## TEXT
# Step Test



## jrst (26 Sep 2012)

I had my PT test this weekend, and instead of a shuttle run, my unit does the step test.  My running has been fine, I was fairly confident for a shuttle run, but my step test did not go well.  I still passed (yay!) but barely, and I'd like to be better prepared for next time.  Could some one explain a bit more about how the levels work?  What does your heart rate need to be under to continue?  What level do you need to achieve, or is it different for everyone?  I saw the calculation on my form, but other than the part where my age and weight went in I don't understand where the numbers come from.
Thanks!


----------



## mariomike (26 Sep 2012)

This may help.

"Step Test Super Thread ":
http://forums.army.ca/forums/threads/12943.0


----------



## jrst (26 Sep 2012)

Sorry, should have read past the first page  :-X   That has the standards, but I didn't see at what heart rate they stop you at.  Well there was one, but not sure how reliable that said it's 24?  That seems low if you get to higher levels, and is there a difference for men and women?


----------



## WestCoaster (26 Sep 2012)

Check out the EXPRES manual 2012, starting at page 27 for mCAFT (step test).

## DATA SHOWN
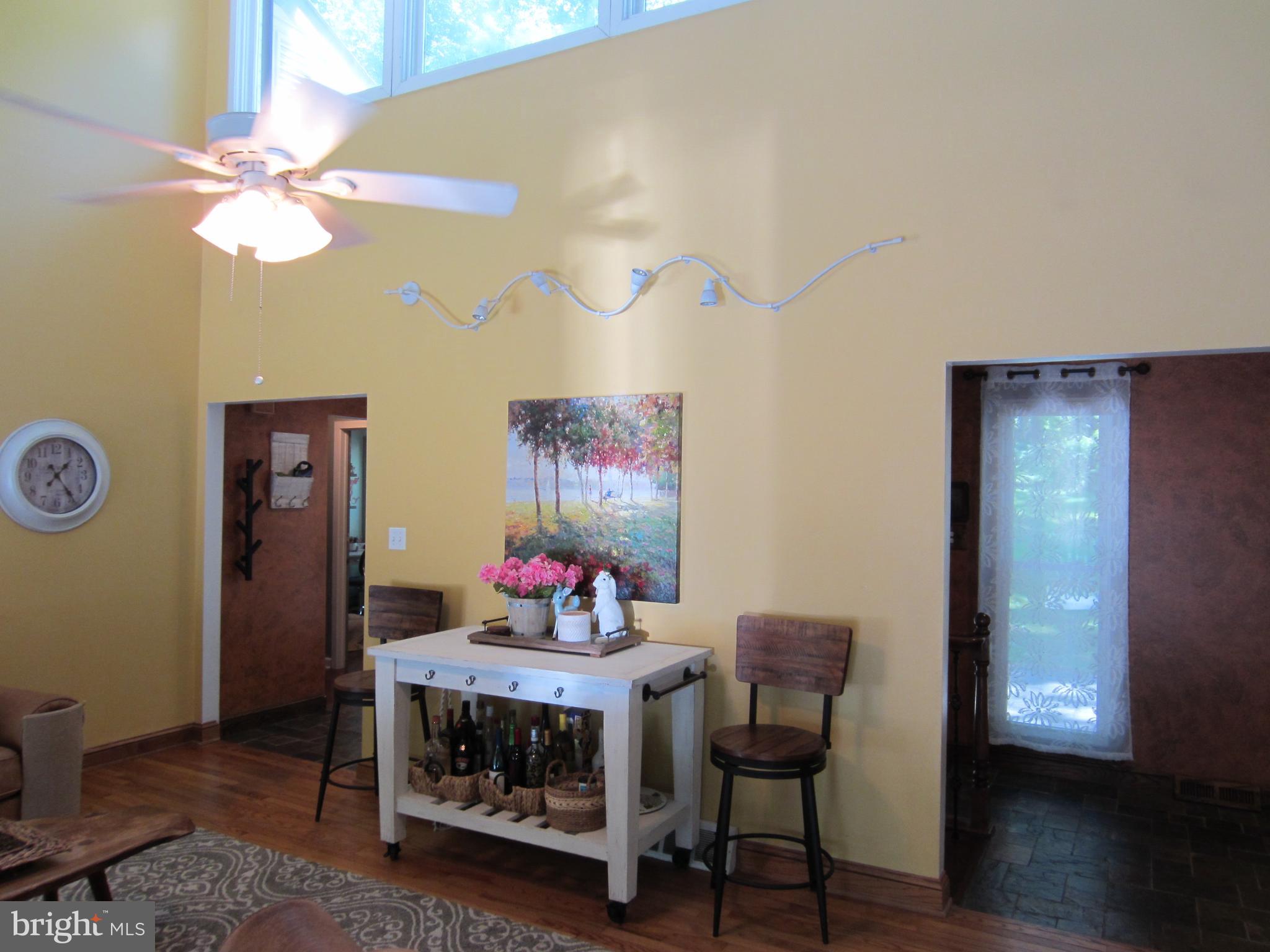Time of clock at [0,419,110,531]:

## PROBLEM SET
1: Answer these from the step test thread:
(a) What does jrst's unit do in place of a shuttle run?
(b) How did jrst do on the step test this time?
(c) Which manual does WestCoaster point to, and at what page does the step test material begin?
2: Pick up the step test thread from where it stops.
The lines can be set aside; nothing here depends on them.

## ANSWERS TO EACH TASK
1:
(a) The step test.
(b) jrst passed, but barely.
(c) The EXPRES manual 2012, starting at page 27.

2:
https://public.cfpsa.com/en/AboutUs/PSP/DFIT/Fitness/Documents/CF%20Expres%20Manual_Eng_July_FINAL_2012.pdf


----------



## jrst (26 Sep 2012)

Thanks WestCoaster


----------



## Pat in Halifax (26 Sep 2012)

I thought the 20 MSR was the standard with the step test being administered only in the case of a temporary illness/injury.
That said, I did not read the 'super thread'...maybe I will.

Pat


----------



## jrst (26 Sep 2012)

Pat in Halifax said:
			
		

> I thought the 20 MSR was the standard with the step test being administered only in the case of a temporary illness/injury.
> That said, I did not read the 'super thread'...maybe I will.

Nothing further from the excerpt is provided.